Predicting Customer Churn Using Machine Learning
Introduction
Predicting customer churn is critical for businesses to retain customers and maintain profitability. This project focuses on predicting customer churn using machine learning techniques.
Business Use Case
Problem: A telecom company wants to predict which customers are likely to churn based on their usage patterns.
Importance: Identifying potential churners helps in targeted retention strategies.
Impact: Reduced customer attrition and increased customer lifetime value.
Learning Points
- Understanding classification algorithms.
- Preprocessing data for machine learning models.
- Evaluating model performance using metrics like precision, recall, and F1-score.
Dataset
Structure: The dataset includes customer demographic information, usage patterns, and churn status. Sample Data (100 records):
| CustomerID | Age | MonthlyCharges | Tenure | InternetService | Contract | Churn |
|------------|-----|----------------|--------|-----------------|--------------|-------|
| 1 | 45 | 80 | 24 | Fiber optic | Month-to-month | Yes |
| 2 | 30 | 50 | 12 | DSL | One year | No |
| ... | ... | ... | ... | ... | ... | ... |
| 100 | 55 | 95 | 36 | Fiber optic | Two year | No |
Complete dataset: Available on this link to download click here
Input Explanation:
- Age: Age of the customer.
- MonthlyCharges: Monthly charges paid by the customer.
- Tenure: Number of months the customer has been with the company.
- InternetService: Type of internet service subscribed (DSL, Fiber optic, etc.).
- Contract: Type of contract (Month-to-month, One year, Two year).
- Churn: Target variable indicating whether the customer churned (Yes) or not (No).
Techniques Used
- Data Cleaning and Handling Missing Values
- Feature Engineering (e.g., creating new features like total charges)
- Logistic Regression or Random Forest Classification
Step-by-Step Information
- Load the dataset: Load the dataset into a pandas DataFrame.
- Data cleaning: Handle missing values and outliers.
- Feature engineering: Create new features like total charges or average monthly usage.
- Split the data: Divide the data into training and testing sets.
- Model training: Train a classification model (e.g., logistic regression) on the training data.

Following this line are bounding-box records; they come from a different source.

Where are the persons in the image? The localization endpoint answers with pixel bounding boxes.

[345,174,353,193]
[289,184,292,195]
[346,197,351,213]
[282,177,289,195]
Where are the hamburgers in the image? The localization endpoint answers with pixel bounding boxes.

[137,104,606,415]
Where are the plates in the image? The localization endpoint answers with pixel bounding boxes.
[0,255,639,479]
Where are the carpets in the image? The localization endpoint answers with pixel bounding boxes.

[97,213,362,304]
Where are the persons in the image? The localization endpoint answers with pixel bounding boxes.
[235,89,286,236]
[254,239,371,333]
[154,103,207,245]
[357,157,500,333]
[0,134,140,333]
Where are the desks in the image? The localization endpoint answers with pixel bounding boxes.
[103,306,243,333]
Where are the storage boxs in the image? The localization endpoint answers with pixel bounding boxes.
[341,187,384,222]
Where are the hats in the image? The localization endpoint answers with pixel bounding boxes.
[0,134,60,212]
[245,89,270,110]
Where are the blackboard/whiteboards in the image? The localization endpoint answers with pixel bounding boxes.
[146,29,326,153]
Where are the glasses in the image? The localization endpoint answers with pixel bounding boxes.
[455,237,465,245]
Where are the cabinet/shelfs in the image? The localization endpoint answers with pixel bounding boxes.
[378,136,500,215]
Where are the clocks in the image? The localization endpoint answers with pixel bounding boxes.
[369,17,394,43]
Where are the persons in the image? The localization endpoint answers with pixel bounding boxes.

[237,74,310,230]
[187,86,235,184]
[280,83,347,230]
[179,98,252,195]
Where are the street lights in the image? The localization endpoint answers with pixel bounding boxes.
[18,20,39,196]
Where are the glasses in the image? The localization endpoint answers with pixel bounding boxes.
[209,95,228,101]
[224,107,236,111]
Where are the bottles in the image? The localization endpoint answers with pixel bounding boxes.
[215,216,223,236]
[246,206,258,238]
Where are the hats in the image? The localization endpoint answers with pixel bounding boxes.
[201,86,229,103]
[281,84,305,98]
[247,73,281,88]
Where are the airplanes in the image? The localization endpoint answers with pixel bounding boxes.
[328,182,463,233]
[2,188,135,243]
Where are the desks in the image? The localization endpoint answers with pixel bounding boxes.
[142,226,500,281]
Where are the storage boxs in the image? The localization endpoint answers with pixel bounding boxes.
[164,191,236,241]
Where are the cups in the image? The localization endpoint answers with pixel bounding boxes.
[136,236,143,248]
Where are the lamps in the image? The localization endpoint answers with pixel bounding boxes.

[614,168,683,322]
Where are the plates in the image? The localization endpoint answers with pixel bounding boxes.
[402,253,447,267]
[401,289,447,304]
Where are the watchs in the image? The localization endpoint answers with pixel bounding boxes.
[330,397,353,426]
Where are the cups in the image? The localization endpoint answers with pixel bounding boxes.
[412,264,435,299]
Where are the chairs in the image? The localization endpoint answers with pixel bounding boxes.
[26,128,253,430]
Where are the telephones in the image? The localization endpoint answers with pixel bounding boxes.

- Model evaluation: Evaluate the model’s performance on the test data using accuracy score and classification report.
Code
import pandas as pd
from sklearn.preprocessing import LabelEncoder
from sklearn.model_selection import train_test_split
from sklearn.ensemble import RandomForestClassifier
from sklearn.metrics import classification_report, accuracy_score
# Step 1: Load dataset
dataset_url = "https://raw.githubusercontent.com/goradbj1/dataairevolution/main/datasets/customer_churn_dataset.csv"
df = pd.read_csv(dataset_url)
# Step 2: Data cleaning (if needed)
# No explicit data cleaning is done here but if required you can do it
# Step 3: Feature Engineering
df = df.drop('CustomerID', axis=1)
label_encoder = LabelEncoder()
df['InternetService'] = label_encoder.fit_transform(df['InternetService'])
df['Contract'] = label_encoder.fit_transform(df['Contract'])
df['Churn'] = label_encoder.fit_transform(df['Churn'])
# Prepare input (X) and output (y) variables
X = df.drop('Churn', axis=1)
y = df['Churn']
# Step 4: Split the data
X_train, X_test, y_train, y_test = train_test_split(X, y, test_size=0.2, random_state=42)
# Step 5: Model training
model = RandomForestClassifier()
model.fit(X_train, y_train)
# Step 6: Predictions
y_pred = model.predict(X_test)
# Step 7: Evaluation
accuracy = accuracy_score(y_test, y_pred)
report = classification_report(y_test, y_pred)
print(f'Accuracy: {accuracy}')
print(f'Classification Report:\n {report}')
Future Work
- Implementing ensemble methods like Gradient Boosting or XGBoost for improved performance.
- Incorporating more customer interaction data (e.g., call logs, customer service interactions) to enhance prediction accuracy.
- Using advanced feature selection techniques to identify the most predictive variables.
Conclusion
Predicting customer churn using machine learning enables businesses to proactively retain customers, thereby enhancing customer satisfaction and reducing revenue loss.